## [Задание]
Кто, согласно тексту о приходе и общине, входил в одну общину, которую там упоминают?

## [Текст для чтения]
* * * * *

У нас в России в связи с этим есть одна проблема. Дело в том, что на языке, теперь у нас принятом, приход — это не совсем то, что Вы говорите, приход — это куда люди приходят и откуда уходят, они друг друга просто не знают, и поэтому между ними не возникает никаких проблем, и уж тем более нет никакого пресвитерского совета. А община, в нашей терминологии, — это как раз люди, которые собираются не по собственному желанию или по интересам, а люди, которых приводит Бог и которые действительно стараются жить одной жизнью. Я знал общину, членами которой были женщина–водитель такси, профессор консерватории и адвокат, вот такие разные люди. Но к сожалению, именно в этом пункте мы сейчас встречаем огромное сопротивление. Есть люди, которые говорят, что община — это неправославно, а если неправославно, значит — и не по-христиански. И мы видим, что, с одной стороны, в людях есть огромная тяга к общению, к совместной молитве, где бы действительно люди раскрывались вот так, как Вы сейчас сказали, когда человек в молитве раскрывает самое сокровенное, самое ранимое и, одновременно, самое сильное, самое действенное в нем, и, в то же время, это оказывается очень трудным: ведь люди настолько разучились общаться, что им просто трудно это делать. Так вот, хотелось бы Вас спросить, что сейчас происходит в этом отношении в Вашей церкви, кальвинистской церкви, и вообще на Западе? Насколько это, по Вашему мнению, актуально, и как Вы видите проблему именно возрождения прихода, общины, какое бы слово мы ни выбирали, — именно как общества людей, которые живут некой общей жизнью и имеют личностное общение и ответственность друг за друга?

* * * * *

## [Строки]
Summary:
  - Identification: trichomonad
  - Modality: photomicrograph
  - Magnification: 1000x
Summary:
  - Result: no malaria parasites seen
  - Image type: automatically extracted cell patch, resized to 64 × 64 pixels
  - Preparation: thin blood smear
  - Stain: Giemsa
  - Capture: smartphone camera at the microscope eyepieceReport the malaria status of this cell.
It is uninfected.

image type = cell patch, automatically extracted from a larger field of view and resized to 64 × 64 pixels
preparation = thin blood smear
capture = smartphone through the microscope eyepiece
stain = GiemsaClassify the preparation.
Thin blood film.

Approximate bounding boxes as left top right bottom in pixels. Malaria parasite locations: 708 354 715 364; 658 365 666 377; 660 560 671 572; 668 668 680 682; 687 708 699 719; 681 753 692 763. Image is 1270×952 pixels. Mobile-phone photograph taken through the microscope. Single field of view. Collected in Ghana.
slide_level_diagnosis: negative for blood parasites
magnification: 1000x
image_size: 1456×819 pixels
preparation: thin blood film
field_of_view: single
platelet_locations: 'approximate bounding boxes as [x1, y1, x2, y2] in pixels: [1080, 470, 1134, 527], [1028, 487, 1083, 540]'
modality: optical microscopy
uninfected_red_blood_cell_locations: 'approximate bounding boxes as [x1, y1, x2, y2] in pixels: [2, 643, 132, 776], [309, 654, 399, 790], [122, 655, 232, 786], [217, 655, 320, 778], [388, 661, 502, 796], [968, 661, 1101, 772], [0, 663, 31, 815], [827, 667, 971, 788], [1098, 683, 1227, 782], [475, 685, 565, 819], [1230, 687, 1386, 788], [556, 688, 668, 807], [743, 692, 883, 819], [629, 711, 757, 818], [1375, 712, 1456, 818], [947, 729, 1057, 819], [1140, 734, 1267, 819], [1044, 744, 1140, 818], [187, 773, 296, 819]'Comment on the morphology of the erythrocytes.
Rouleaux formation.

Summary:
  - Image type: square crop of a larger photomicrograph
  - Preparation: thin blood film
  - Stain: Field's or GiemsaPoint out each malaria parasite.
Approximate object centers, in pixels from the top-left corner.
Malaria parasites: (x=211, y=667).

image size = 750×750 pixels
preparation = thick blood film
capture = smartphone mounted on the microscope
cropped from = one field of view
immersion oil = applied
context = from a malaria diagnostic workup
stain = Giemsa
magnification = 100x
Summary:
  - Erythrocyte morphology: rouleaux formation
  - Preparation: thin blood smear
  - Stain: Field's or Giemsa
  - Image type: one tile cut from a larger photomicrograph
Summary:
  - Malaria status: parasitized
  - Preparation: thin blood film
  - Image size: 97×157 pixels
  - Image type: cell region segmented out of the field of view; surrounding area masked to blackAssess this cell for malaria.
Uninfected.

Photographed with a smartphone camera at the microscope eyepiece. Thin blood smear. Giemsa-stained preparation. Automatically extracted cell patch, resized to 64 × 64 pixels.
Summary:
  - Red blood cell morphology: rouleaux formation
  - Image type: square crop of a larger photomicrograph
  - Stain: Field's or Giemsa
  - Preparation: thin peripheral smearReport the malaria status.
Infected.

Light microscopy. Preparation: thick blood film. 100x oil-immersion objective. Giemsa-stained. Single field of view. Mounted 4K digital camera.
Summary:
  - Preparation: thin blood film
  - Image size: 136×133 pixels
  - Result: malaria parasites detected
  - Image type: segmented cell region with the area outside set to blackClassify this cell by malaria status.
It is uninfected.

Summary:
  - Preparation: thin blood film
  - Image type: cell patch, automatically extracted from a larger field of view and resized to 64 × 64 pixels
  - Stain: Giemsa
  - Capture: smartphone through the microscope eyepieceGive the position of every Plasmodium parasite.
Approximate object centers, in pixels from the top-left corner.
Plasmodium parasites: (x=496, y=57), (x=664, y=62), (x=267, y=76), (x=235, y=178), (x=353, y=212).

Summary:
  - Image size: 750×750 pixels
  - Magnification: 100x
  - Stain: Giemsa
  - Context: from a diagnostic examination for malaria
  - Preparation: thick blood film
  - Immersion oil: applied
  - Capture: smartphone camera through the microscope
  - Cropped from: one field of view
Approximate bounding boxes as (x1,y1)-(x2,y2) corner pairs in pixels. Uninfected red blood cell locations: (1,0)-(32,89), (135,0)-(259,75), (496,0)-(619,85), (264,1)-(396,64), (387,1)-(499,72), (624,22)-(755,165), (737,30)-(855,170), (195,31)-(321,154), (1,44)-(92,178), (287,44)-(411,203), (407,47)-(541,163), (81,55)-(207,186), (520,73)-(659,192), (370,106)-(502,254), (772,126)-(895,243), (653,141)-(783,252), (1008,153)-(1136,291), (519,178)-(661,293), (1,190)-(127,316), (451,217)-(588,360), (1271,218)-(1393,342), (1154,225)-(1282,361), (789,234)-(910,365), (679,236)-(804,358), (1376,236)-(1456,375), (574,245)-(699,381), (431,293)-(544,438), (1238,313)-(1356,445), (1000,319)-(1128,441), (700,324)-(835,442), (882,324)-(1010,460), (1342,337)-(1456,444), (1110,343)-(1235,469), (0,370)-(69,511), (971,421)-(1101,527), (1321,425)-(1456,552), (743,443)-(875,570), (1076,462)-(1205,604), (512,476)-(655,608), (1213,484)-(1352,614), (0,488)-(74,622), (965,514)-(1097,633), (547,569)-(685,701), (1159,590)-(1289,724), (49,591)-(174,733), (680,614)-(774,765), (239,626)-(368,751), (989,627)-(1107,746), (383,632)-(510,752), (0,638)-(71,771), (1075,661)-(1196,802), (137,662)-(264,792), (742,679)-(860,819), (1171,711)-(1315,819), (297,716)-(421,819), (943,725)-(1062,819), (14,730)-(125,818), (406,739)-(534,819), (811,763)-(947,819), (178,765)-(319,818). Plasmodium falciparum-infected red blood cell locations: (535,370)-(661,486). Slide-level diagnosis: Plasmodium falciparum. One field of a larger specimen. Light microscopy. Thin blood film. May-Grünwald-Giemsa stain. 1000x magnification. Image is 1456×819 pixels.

* * * * *

## [Решение]
Женщина-водитель такси, профессор консерватории и адвокат.